Selection »
Thanks to all who responded to the memory allocation problem.
Here's a summary of what's going on, which is a combination
of contributed info and further experiments we've done.

1)  There is a problem.  It is a big problem for applications with
    lots of memory use.

2)  The problem is only with PASCAL dynamic memory allocation

3)  The problem goes away at 10.2

4)  At least one of the patches on the November patch tape
    significantly moves the point at which the problem
    occurs for DN4500.  Whichever patch it is, it doesn't
    help DN3000 machines.

5)  The workaround given by Adam Matusiak does solve the 
    problem (uses malloc in place of new) works.

BTW, Apollo has no plans to generate a patch even though
they have known about this for months.  Their solution
is to load 10.2, which doesn't help those of us with
substantial quantities of third party software which
isn't supported under 10.2.

There should be a better way for Apollo to communicate
known bugs of this magnitude to users.  Even if they can't 
generate a patch,  putting a note about this bug in the 
patch tape release notes would help.  

A mention in the 10.2 release notes would have been 
nice as well.

Dave Erstad
Honeywell SSEC
DERSTAD@cim-vax.honeywell.com

derstad@CIM-VAX.HONEYWELL.COM ("DAVE ERSTAD") (12/13/89)

One last note:  To use Adam's workaround on an SR9 compile, change
"c_param" to "val_param, d0_return".  They are equivalent but the
former is not supported at SR9.

Of course, you only need to do this if you need code than runs at 
both SR9 and 10 (as we do).

oj@apollo.HP.COM (Ellis Oliver Jones) (12/13/89)

In article <8912111825.AA06689@umix.cc.umich.edu> derstad@CIM-VAX.HONEYWELL.COM ("DAVE ERSTAD") writes:
>
>I found there is a patch on the November patch tape that sounds
>suspiciously like this problem but only applies to SAU2, 3, and 5
>machines.  I haven't gotten any word back from the Apollo
>hotline yet.

Hmm, either your definition of the term "November Patch Tape" is different
from ours, or you have a strange tape.  As far as I can tell, there
wasn't a Prism November patch tape, and the Moto tape contained
only patches related to the X Window System.
/oj (speaking for myself, not necessarily for HP Apollo)

derstad@CIM-VAX.HONEYWELL.COM ("DAVE ERSTAD") (12/14/89)

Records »
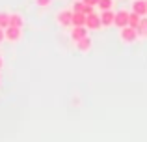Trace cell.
I'll list each match as a JSON object with an SVG mask.
<instances>
[{"label": "cell", "mask_w": 147, "mask_h": 142, "mask_svg": "<svg viewBox=\"0 0 147 142\" xmlns=\"http://www.w3.org/2000/svg\"><path fill=\"white\" fill-rule=\"evenodd\" d=\"M86 6H93V7H97V4H99V0H82Z\"/></svg>", "instance_id": "obj_18"}, {"label": "cell", "mask_w": 147, "mask_h": 142, "mask_svg": "<svg viewBox=\"0 0 147 142\" xmlns=\"http://www.w3.org/2000/svg\"><path fill=\"white\" fill-rule=\"evenodd\" d=\"M119 37H121L123 43H134V41L138 39V30L132 28V26H125V28H119Z\"/></svg>", "instance_id": "obj_1"}, {"label": "cell", "mask_w": 147, "mask_h": 142, "mask_svg": "<svg viewBox=\"0 0 147 142\" xmlns=\"http://www.w3.org/2000/svg\"><path fill=\"white\" fill-rule=\"evenodd\" d=\"M138 36L140 37H147V15L145 17H142V21H140V24H138Z\"/></svg>", "instance_id": "obj_12"}, {"label": "cell", "mask_w": 147, "mask_h": 142, "mask_svg": "<svg viewBox=\"0 0 147 142\" xmlns=\"http://www.w3.org/2000/svg\"><path fill=\"white\" fill-rule=\"evenodd\" d=\"M73 11H75V13H82V11H84V2H82V0H75V4H73Z\"/></svg>", "instance_id": "obj_16"}, {"label": "cell", "mask_w": 147, "mask_h": 142, "mask_svg": "<svg viewBox=\"0 0 147 142\" xmlns=\"http://www.w3.org/2000/svg\"><path fill=\"white\" fill-rule=\"evenodd\" d=\"M58 22L61 26H71V19H73V10H63L58 13Z\"/></svg>", "instance_id": "obj_6"}, {"label": "cell", "mask_w": 147, "mask_h": 142, "mask_svg": "<svg viewBox=\"0 0 147 142\" xmlns=\"http://www.w3.org/2000/svg\"><path fill=\"white\" fill-rule=\"evenodd\" d=\"M75 45H76V49H78L80 52H88V51H91V47H93V41H91L90 36H86V37H82V39L75 41Z\"/></svg>", "instance_id": "obj_5"}, {"label": "cell", "mask_w": 147, "mask_h": 142, "mask_svg": "<svg viewBox=\"0 0 147 142\" xmlns=\"http://www.w3.org/2000/svg\"><path fill=\"white\" fill-rule=\"evenodd\" d=\"M71 26H86V15L84 13H75V11H73Z\"/></svg>", "instance_id": "obj_11"}, {"label": "cell", "mask_w": 147, "mask_h": 142, "mask_svg": "<svg viewBox=\"0 0 147 142\" xmlns=\"http://www.w3.org/2000/svg\"><path fill=\"white\" fill-rule=\"evenodd\" d=\"M132 11H134V13H138L140 17H145V15H147V4H145V0H134V2H132Z\"/></svg>", "instance_id": "obj_8"}, {"label": "cell", "mask_w": 147, "mask_h": 142, "mask_svg": "<svg viewBox=\"0 0 147 142\" xmlns=\"http://www.w3.org/2000/svg\"><path fill=\"white\" fill-rule=\"evenodd\" d=\"M86 36H88L86 26H73V30H71V39L73 41H78V39H82V37H86Z\"/></svg>", "instance_id": "obj_9"}, {"label": "cell", "mask_w": 147, "mask_h": 142, "mask_svg": "<svg viewBox=\"0 0 147 142\" xmlns=\"http://www.w3.org/2000/svg\"><path fill=\"white\" fill-rule=\"evenodd\" d=\"M9 26L22 28V26H24V19H22V15L21 13H9Z\"/></svg>", "instance_id": "obj_10"}, {"label": "cell", "mask_w": 147, "mask_h": 142, "mask_svg": "<svg viewBox=\"0 0 147 142\" xmlns=\"http://www.w3.org/2000/svg\"><path fill=\"white\" fill-rule=\"evenodd\" d=\"M145 4H147V0H145Z\"/></svg>", "instance_id": "obj_21"}, {"label": "cell", "mask_w": 147, "mask_h": 142, "mask_svg": "<svg viewBox=\"0 0 147 142\" xmlns=\"http://www.w3.org/2000/svg\"><path fill=\"white\" fill-rule=\"evenodd\" d=\"M6 41V34H4V28H0V43Z\"/></svg>", "instance_id": "obj_19"}, {"label": "cell", "mask_w": 147, "mask_h": 142, "mask_svg": "<svg viewBox=\"0 0 147 142\" xmlns=\"http://www.w3.org/2000/svg\"><path fill=\"white\" fill-rule=\"evenodd\" d=\"M114 26H117V28H125V26H129V11H127V10L117 11L115 17H114Z\"/></svg>", "instance_id": "obj_3"}, {"label": "cell", "mask_w": 147, "mask_h": 142, "mask_svg": "<svg viewBox=\"0 0 147 142\" xmlns=\"http://www.w3.org/2000/svg\"><path fill=\"white\" fill-rule=\"evenodd\" d=\"M86 28L88 30H99V28H102V24H100V17H99L97 13L86 15Z\"/></svg>", "instance_id": "obj_4"}, {"label": "cell", "mask_w": 147, "mask_h": 142, "mask_svg": "<svg viewBox=\"0 0 147 142\" xmlns=\"http://www.w3.org/2000/svg\"><path fill=\"white\" fill-rule=\"evenodd\" d=\"M112 6H114V0H99L97 7L100 11H106V10H112Z\"/></svg>", "instance_id": "obj_15"}, {"label": "cell", "mask_w": 147, "mask_h": 142, "mask_svg": "<svg viewBox=\"0 0 147 142\" xmlns=\"http://www.w3.org/2000/svg\"><path fill=\"white\" fill-rule=\"evenodd\" d=\"M34 2H36L37 7H49V6H52L54 0H34Z\"/></svg>", "instance_id": "obj_17"}, {"label": "cell", "mask_w": 147, "mask_h": 142, "mask_svg": "<svg viewBox=\"0 0 147 142\" xmlns=\"http://www.w3.org/2000/svg\"><path fill=\"white\" fill-rule=\"evenodd\" d=\"M142 17L138 13H134V11H130L129 13V26H132V28H138V24H140Z\"/></svg>", "instance_id": "obj_13"}, {"label": "cell", "mask_w": 147, "mask_h": 142, "mask_svg": "<svg viewBox=\"0 0 147 142\" xmlns=\"http://www.w3.org/2000/svg\"><path fill=\"white\" fill-rule=\"evenodd\" d=\"M4 34H6V41H11V43H17V41L22 37V28L7 26V28L4 30Z\"/></svg>", "instance_id": "obj_2"}, {"label": "cell", "mask_w": 147, "mask_h": 142, "mask_svg": "<svg viewBox=\"0 0 147 142\" xmlns=\"http://www.w3.org/2000/svg\"><path fill=\"white\" fill-rule=\"evenodd\" d=\"M2 67H4V58L0 56V69H2Z\"/></svg>", "instance_id": "obj_20"}, {"label": "cell", "mask_w": 147, "mask_h": 142, "mask_svg": "<svg viewBox=\"0 0 147 142\" xmlns=\"http://www.w3.org/2000/svg\"><path fill=\"white\" fill-rule=\"evenodd\" d=\"M7 26H9V13H6V11H0V28L6 30Z\"/></svg>", "instance_id": "obj_14"}, {"label": "cell", "mask_w": 147, "mask_h": 142, "mask_svg": "<svg viewBox=\"0 0 147 142\" xmlns=\"http://www.w3.org/2000/svg\"><path fill=\"white\" fill-rule=\"evenodd\" d=\"M100 24L102 26H114V17H115V13L112 10H106V11H100Z\"/></svg>", "instance_id": "obj_7"}]
</instances>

Instructions »
a - In the memory allocation thread, what does the workaround given by Adam Matusiak use in place of new?
b - Carry on the memory allocation thread from its final line.

Outputs for the tasks »
a - It uses malloc in place of new.

b -
>   >I found there is a patch on the November patch tape that sounds
>   >suspiciously like this problem but only applies to SAU2, 3, and 5
>   >machines.  I haven't gotten any word back from the Apollo
>   >hotline yet.
>   
>   Hmm, either your definition of the term "November Patch Tape" is different
>   from ours, or you have a strange tape.  As far as I can tell, there
>   wasn't a Prism November patch tape, and the Moto tape contained
>   only patches related to the X Window System.

The patch tape had release notes labeled

                         Patch_M68K_8911 Release Notes

There were many non-X patches (over half, I'm sure).  The bulk seemed
to fix sau7/DN4500 problems.

The patch in question was unrelated to the problem, however.

Dave Erstad
Honeywell SSEC
DERSTAD@cim-vax.honeywell.com

oj@apollo.HP.COM (Ellis Oliver Jones) (12/19/89)

In article <8912141641.AA09668@umix.cc.umich.edu> Dave Erstad took issue with my posting:

>>   Hmm, either your definition of the term "November Patch Tape" is different
>>   from ours, or you have a strange tape.  As far as I can tell, there
>>   wasn't a Prism November patch tape, and the Moto tape contained
>>   only patches related to the X Window System.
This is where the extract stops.